New Year's Eve. The dance was at Buckolts' this year, but Bertha didn't dance much; she was down by the gate most of the time with little Mary Carey, waiting, and watching the long, white road, and listening for horses' feet, and disappointed often as other horsemen rode by or turned up to the farm.

And in the hot sunrise that morning, within a hundred 'miles of Rocky Rises, a tired, dusty drover camped in the edge of a scrub, boiled his quart-pot, broiled a piece of mutton on the coals, and lay down on the sand to rest an hour or so before pushing on to a cattle station he knew to try and borrow fresh horses. He had ridden all night.
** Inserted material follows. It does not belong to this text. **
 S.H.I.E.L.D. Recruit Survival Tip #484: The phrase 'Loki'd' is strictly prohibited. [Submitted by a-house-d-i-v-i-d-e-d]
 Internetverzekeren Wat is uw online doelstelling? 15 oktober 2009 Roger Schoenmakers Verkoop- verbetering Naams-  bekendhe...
Old Buckolt and Carey and Reid smoked socially under the grape-vines, with bottles of whisky and glasses, and nudged each other and coughed when they wanted to laugh at Old Abel Albury, who was, for about the first time in his life, condescending to explain. He was explaining to them what thund'rin' fools they had been.

Later on they sent a boy on horseback with a bottle of whisky and a message to Ryan, who turned up in time to see the New Year in with them and contradict certain slanders concerning the breed of his bull.

Meanwhile Bertha comforted Mary, and at last persuaded her to go home. “He's sure to be here to-morrow, Mary,” she said, “and you need to look fresh and happy.”

But Mary didn't sleep that night; she was up before daylight, had the kettle on and some chops ready to fry, and at daybreak she was down by the sliprails again. She was turning away for the second time when she heard a clear whistle round the Spur—then the tune of “Willie Riley,” and the hobble-chains and camp-ware on the packhorse jingling to the tune.

She pulled out the rails with eager, trembling hands and leaned against the tree. An hour later a tired drover lay on his back, in his ragged, track-worn clothes and dusty leggings, on Mary's own little bed in the skillion off the living-room, and rested. Mary bustled round getting breakfast ready, and singing softly to herself; once she slipped in, bent over Harry and kissed him gently on the lips, and ran out as he stirred.

“Why, who's that?” exclaimed Uncle Abel, poking round early and catching a glimpse of Harry through the open door.

“It's only Harry, Uncle Abel,” said Mary.

Uncle Abel peered in again to make sure.

“Well, be sure you git the writin's this time,” he said.